Every day, the plan was the same: further radiation. 10 to 14 treatments, depending on her response. Although it was likely too early to tell, the cancer in N’s spine and brain showed no signs of shrinking. Every day, I quickly left the room in front of my residents, choking back my emotion.

During the second week of N’s hospital stay, her husband began standing outside her room, waiting to speak to us before we entered. He wanted to hear our plan before stoically entering the room and helping us present it to his wife. On hospital day 10, my attending wished to plant the seeds of the goals-of-care discussion with the family. Outside the room, she told N’s husband, “the risk-to-benefit ratio of further treatment is very small. I want your wife to know this. We need to tell her she has limited time.”

In N’s room, I am back in the present. I hear the channels flicker between the cheery music and “Come on DOWN!” of the Price Is Right, and the news barrage of the impeachment hearings.

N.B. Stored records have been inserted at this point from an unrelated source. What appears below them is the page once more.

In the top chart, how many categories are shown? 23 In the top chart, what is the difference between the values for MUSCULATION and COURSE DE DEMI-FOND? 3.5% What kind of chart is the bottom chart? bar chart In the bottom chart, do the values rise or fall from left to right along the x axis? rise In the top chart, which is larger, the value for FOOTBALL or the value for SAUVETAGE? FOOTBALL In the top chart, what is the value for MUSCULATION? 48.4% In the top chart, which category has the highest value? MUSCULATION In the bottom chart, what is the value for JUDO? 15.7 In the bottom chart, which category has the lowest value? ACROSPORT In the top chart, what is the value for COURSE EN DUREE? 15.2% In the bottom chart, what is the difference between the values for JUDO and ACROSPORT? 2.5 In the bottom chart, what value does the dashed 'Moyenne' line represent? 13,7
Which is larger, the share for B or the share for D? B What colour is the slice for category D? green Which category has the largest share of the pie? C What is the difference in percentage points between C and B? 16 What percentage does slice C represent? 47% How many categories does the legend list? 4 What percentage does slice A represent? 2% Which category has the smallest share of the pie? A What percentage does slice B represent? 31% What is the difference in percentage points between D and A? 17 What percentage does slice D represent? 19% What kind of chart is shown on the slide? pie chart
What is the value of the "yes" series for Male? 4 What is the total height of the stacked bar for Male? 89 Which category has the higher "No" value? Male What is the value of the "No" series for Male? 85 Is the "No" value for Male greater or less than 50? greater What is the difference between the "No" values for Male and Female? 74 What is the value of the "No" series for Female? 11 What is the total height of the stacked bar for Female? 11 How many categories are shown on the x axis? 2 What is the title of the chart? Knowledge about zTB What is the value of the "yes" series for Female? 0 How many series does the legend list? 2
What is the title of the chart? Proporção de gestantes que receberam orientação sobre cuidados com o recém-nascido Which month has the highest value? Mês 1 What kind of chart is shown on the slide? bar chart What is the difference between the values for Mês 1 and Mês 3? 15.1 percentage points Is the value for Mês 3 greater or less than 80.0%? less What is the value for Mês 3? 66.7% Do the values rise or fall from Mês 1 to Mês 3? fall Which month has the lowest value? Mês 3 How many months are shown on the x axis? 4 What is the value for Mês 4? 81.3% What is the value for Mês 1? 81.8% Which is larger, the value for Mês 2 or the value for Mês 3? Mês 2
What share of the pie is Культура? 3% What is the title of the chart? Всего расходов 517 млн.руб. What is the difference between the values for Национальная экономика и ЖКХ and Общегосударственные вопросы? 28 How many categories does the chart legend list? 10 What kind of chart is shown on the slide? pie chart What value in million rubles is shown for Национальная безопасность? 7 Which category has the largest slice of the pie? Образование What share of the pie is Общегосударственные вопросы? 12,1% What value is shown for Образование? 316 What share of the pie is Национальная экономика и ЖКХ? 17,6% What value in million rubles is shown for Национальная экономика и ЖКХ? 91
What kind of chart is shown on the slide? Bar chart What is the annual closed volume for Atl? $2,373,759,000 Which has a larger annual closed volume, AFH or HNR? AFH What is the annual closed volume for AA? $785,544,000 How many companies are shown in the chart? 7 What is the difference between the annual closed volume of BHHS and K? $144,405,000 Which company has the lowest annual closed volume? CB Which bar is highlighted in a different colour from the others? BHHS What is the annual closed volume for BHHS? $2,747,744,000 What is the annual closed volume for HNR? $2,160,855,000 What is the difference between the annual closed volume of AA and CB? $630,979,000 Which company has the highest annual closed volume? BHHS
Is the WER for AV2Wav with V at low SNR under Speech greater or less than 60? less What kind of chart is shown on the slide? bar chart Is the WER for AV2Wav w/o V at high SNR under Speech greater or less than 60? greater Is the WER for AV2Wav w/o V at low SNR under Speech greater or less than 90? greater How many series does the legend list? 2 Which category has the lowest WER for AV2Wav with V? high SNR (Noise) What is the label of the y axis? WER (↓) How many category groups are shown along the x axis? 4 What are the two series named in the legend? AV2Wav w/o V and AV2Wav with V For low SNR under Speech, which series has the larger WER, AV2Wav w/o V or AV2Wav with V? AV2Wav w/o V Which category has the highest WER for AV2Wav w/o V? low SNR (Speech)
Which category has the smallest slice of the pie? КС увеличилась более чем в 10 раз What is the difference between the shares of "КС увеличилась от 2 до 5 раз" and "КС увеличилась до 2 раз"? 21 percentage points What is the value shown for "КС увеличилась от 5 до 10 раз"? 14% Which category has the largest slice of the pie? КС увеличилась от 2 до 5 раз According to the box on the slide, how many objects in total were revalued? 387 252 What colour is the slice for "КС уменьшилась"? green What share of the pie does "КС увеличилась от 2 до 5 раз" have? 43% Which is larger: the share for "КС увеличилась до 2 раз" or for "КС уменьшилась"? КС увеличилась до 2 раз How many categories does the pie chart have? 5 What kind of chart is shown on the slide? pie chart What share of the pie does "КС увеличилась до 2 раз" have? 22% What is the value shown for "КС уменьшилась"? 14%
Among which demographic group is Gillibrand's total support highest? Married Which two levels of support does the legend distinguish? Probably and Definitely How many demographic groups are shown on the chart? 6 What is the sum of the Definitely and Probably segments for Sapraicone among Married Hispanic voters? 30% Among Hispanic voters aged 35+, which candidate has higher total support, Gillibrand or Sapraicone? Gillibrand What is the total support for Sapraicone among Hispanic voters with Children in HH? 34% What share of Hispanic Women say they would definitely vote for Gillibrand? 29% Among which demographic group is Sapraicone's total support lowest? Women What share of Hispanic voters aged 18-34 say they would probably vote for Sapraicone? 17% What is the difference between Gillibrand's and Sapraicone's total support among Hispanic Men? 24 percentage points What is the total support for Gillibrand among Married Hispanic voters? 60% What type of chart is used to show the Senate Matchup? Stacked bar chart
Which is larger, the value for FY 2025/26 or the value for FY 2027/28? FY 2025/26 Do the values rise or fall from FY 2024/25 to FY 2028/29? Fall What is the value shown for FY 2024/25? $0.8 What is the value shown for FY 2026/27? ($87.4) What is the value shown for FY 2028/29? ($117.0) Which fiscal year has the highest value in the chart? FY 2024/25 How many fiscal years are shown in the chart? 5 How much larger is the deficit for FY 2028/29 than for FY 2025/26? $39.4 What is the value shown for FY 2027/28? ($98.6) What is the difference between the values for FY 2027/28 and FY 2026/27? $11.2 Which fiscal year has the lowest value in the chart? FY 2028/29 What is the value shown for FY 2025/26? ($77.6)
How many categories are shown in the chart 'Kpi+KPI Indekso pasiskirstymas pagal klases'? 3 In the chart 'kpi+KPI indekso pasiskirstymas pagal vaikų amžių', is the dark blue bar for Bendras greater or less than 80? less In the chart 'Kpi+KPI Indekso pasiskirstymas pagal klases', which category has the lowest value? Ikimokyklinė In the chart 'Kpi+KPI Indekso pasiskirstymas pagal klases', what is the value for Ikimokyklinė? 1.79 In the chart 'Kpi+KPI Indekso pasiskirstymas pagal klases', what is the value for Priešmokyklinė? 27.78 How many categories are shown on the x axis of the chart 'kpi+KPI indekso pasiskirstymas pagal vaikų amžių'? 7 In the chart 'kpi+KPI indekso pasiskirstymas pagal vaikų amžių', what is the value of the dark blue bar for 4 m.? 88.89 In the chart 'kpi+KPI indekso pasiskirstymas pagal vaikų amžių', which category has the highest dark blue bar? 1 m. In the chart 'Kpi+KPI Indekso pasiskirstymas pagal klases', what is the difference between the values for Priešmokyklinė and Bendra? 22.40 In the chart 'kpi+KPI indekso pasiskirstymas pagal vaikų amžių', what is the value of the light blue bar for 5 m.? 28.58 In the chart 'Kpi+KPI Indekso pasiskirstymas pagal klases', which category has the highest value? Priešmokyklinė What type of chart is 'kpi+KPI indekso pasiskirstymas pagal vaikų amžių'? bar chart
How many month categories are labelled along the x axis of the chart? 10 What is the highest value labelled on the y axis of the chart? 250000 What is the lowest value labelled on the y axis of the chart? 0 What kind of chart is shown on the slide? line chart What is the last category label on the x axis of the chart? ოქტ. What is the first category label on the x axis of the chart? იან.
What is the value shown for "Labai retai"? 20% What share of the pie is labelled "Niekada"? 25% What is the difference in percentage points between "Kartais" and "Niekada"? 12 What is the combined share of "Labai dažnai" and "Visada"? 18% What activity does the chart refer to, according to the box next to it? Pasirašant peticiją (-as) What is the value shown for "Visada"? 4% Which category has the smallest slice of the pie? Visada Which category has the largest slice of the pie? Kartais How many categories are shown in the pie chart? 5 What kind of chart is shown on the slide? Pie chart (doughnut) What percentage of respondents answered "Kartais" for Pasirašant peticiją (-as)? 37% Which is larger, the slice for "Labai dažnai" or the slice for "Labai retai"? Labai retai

My intern lowers the volume, as my attending asks N several questions. Eventually, she inquires whether N would like to go home for the weekend: “We want you to think about spending time with your family. While all of our time on this earth is finite, we fear yours is more limited than most.”

“How much . . . time . . . do you think I . . . have?” N asks.

“We hope it will be longer, but worry it may be weeks to months,” quietly replies my attending.

I sense N’s husband’s shoulders swiftly crumple, as my nails dig into my palms.

I affix my eyes to the plain maroon baseball cap hanging above the bed, and the watercolor-silk scarf wrapped next to it.

As a lowly medical student on this subspecialty service, I did not speak up much. I felt insignificant, smaller than an insect in the sadness and emotions enveloping every patient’s room. During several of the end of life, “do not resuscitate” discussions, I would have liked nothing more than to melt onto the floor and trickle away into the floor vents covering the heating ducts.

Questioning my team’s decision-making process or medical management felt insincere; the real questions I wanted to ask would make my tears overflow. Every patient had an incredible story of lives lived fully, courageously and beautifully. It was difficult to go home every day, remembering the majority of patients on my list might not be alive to see the new year.

I was not brave enough to ask N to tell me her story; I’m positive she would not recognize my face. I was afraid of failing to successfully compartmentalize my emotions, and of being just another stranger barging into the darkest hours of her life.

I hope one day to be courageous enough to recognize N in the faces of my future patients, and help to give their darkest hours the smallest bit more light.


Tara Pilato’s essay received an honorable mention in this magazine’s 2020 Young Alumni Essay Contest. She graduated with a B.A. in music performance (viola) and a supplementary major in pre-health. She is now a fourth-year medical student at Weill Cornell Medical College in New York City.